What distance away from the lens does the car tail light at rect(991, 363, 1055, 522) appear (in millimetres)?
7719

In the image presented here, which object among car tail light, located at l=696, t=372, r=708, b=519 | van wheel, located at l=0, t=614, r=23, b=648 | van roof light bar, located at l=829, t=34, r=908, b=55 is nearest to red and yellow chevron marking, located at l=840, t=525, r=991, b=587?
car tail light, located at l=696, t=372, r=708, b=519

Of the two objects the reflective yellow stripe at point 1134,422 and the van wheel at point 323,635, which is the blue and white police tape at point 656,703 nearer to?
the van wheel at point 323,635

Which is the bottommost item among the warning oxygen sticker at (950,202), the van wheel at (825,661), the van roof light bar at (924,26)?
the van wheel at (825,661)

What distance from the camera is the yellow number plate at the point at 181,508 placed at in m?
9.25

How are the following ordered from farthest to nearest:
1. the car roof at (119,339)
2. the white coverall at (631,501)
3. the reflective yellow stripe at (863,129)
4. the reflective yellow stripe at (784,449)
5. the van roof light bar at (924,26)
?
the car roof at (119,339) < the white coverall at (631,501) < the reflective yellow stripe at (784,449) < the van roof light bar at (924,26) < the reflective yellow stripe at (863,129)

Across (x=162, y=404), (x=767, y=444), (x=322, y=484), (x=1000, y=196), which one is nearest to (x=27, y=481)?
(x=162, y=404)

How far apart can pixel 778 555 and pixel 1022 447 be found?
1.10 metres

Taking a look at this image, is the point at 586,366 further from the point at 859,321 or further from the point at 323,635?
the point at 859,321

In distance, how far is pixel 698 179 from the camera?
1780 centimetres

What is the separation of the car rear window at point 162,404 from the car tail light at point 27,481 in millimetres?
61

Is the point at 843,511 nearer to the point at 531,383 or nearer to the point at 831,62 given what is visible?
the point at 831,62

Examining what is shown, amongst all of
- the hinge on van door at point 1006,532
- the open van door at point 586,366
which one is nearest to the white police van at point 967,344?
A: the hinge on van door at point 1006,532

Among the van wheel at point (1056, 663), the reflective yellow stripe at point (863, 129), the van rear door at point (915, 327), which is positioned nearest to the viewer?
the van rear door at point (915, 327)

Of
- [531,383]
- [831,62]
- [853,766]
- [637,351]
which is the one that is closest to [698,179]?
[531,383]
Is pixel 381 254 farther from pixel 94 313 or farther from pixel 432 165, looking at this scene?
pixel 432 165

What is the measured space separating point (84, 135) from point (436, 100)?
++++++++++++++++++++
#### [Requirements]
Copy all of the records above, reproducing every line exactly as it stands.

#### [Correct output]
What distance away from the lens does the car tail light at rect(991, 363, 1055, 522) appear (in millimetres)?
7719

In the image presented here, which object among car tail light, located at l=696, t=372, r=708, b=519 | van wheel, located at l=0, t=614, r=23, b=648 | van roof light bar, located at l=829, t=34, r=908, b=55 is nearest to red and yellow chevron marking, located at l=840, t=525, r=991, b=587?
car tail light, located at l=696, t=372, r=708, b=519

Of the two objects the reflective yellow stripe at point 1134,422 and the van wheel at point 323,635, which is the blue and white police tape at point 656,703 nearer to?
the van wheel at point 323,635

Which is the bottommost item among the warning oxygen sticker at (950,202), the van wheel at (825,661), the van roof light bar at (924,26)?
the van wheel at (825,661)

What distance from the camera is the yellow number plate at the point at 181,508 placed at in m?
9.25

How are the following ordered from farthest to nearest:
1. the car roof at (119,339)
2. the white coverall at (631,501)
3. the reflective yellow stripe at (863,129)
4. the reflective yellow stripe at (784,449)
5. the van roof light bar at (924,26)
?
the car roof at (119,339) < the white coverall at (631,501) < the reflective yellow stripe at (784,449) < the van roof light bar at (924,26) < the reflective yellow stripe at (863,129)

Across (x=162, y=404), (x=767, y=444), (x=322, y=484), (x=1000, y=196), which one is nearest to (x=27, y=481)?
(x=162, y=404)

How far apart can pixel 778 555 and pixel 1022 447 be found?
1.10 metres

Taking a look at this image, is the point at 586,366 further from the point at 859,321 or further from the point at 323,635?
the point at 859,321

In distance, how far is pixel 698 179 from the camera?
1780 centimetres

What is the separation of the car rear window at point 162,404 from the car tail light at point 27,481 in millimetres?
61

Is the point at 843,511 nearer to the point at 531,383 or nearer to the point at 831,62 given what is visible?
the point at 831,62

Examining what is shown, amongst all of
- the hinge on van door at point 1006,532
- the open van door at point 586,366
which one is nearest to the white police van at point 967,344?
A: the hinge on van door at point 1006,532

Among the van wheel at point (1056, 663), the reflective yellow stripe at point (863, 129), the van rear door at point (915, 327), which is positioned nearest to the viewer?
the van rear door at point (915, 327)

Of
- [531,383]
- [831,62]
- [853,766]
- [637,351]
which is the one that is closest to [698,179]?
[531,383]
Is pixel 381 254 farther from pixel 94 313 or farther from pixel 432 165, looking at this scene?
pixel 432 165

What is the measured space separating point (84, 135) from point (436, 100)?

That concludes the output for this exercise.